La norme du « Net Stable Funding Ratio » se présente comme suit :

(Montant de financement stable disponible/Montant de financement stable exigé) ≥100% La réforme a prévu une application progressive de ces nouveaux ratios de liquidité afin d’éviter aux banques de se heurter à un mur de refinancement ou de devoir changer de modèle d’activités.

Limiter le risque systémique

38

Le dernier volet de la réforme de « Bâle III » concerne le risque systémique. En effet, pour le Comité de Bâle et le Conseil de Stabilité Financière (CSF ou FSB pour « Financial Stability Board »), l’interdépendance excessive des établissements bancaires d’importance systémique a permis la transmission des chocs au sein du système financier et de l’économie. Par conséquent, les établissements bancaires d’importance systémique devraient disposer de capacités d’absorption des pertes supérieures aux normes minimales.

38 Bâle III, dispositif réglementaire mondial visant à renforcer la résilience des établissements et systèmes bancaires : http://www.bis.org/publ/bcbs189_fr.pdf

Le Comité de Bâle et le Conseil de stabilité financière (CSF) ont ainsi mis au point une approche intégrée à l’égard de ces établissements, laquelle pourrait allier exigence supplémentaire de fonds propres, fonds propres conditionnels et créances requalifiables (« bail-in debt »). Leurs travaux ont également porté sur diverses autres mesures visant à atténuer les risques ou facteurs externes associés aux établissements d’importance systémique, à savoir des exigences supplémentaires en matière de liquidité, des restrictions plus fortes sur les grands risques et un renforcement du contrôle prudentiel. Avec Bâle III, il faudra beaucoup plus de capital en face de chaque transaction et de chaque prêt bancaire. Cela impose aux banques non seulement d’augmenter leurs marges, mais aussi d’être plus sélectives vis-à-vis des clients et des métiers dont le rendement sur actifs pondérés ne pourrait être suffisamment relevé.

L’introduction du ratio Cooke dans les années 90 (Bâle I) et la pondération par le risque dans les années 2000 (Bâle II) ont entraîné d’importants changements dans les techniques bancaires, transformant la banque en une profession réglementée. Bâle III qui entre progressivement en vigueur, renforce les contraintes de capital et de liquidité des banques.

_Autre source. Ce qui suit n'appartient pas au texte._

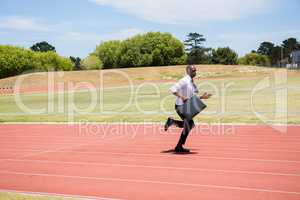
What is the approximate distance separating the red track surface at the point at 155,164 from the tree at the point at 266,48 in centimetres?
12031

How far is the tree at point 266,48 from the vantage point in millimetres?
128875

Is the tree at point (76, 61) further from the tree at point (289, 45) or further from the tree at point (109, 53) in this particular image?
the tree at point (289, 45)

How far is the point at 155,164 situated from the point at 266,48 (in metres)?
129

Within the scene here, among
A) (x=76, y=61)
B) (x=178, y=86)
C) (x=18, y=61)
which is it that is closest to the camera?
(x=178, y=86)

Ces différentes réformes de la réglementation prudentielle ont contribué à amener les banques à mieux connaitre dans les détails leurs portefeuilles de créances, donc leurs risques, à mieux communiquer sur leurs actifs et la gestion de ceux-ci, à effectuer des reporting, à effectuer des simulations de différents risques majeurs (stress-tests) dans le but de répondre de manière efficiente aux différentes contraintes réglementaires. Précisons cependant que cette obligation de reporting concerne désormais toutes les entreprises, bancaires ou non, et la présentation des informations financières et non financières [Dagorn & Biot-Paquerot & Zanussi, 2013].

Pour remplir ces obligations de reporting et de stress-test, les établissements bancaires ont dû concevoir et mettre en œuvre des systèmes d’informations performants et efficaces. Ce que nous pouvons considérer comme étant déjà les prémisses d’une démarche d’intelligence économique pour ce qui est de la recherche et du traitement de la bonne information utile à une prise de décision optimale.

Et, bien que les réformes proposées par Bâle III ne soient pas complètement mises en œuvre à l’heure actuelle, la réglementation continue d’évoluer et de s’adapter à un contexte en perpétuelle mutation. Certains évoquent déjà Bâle IV.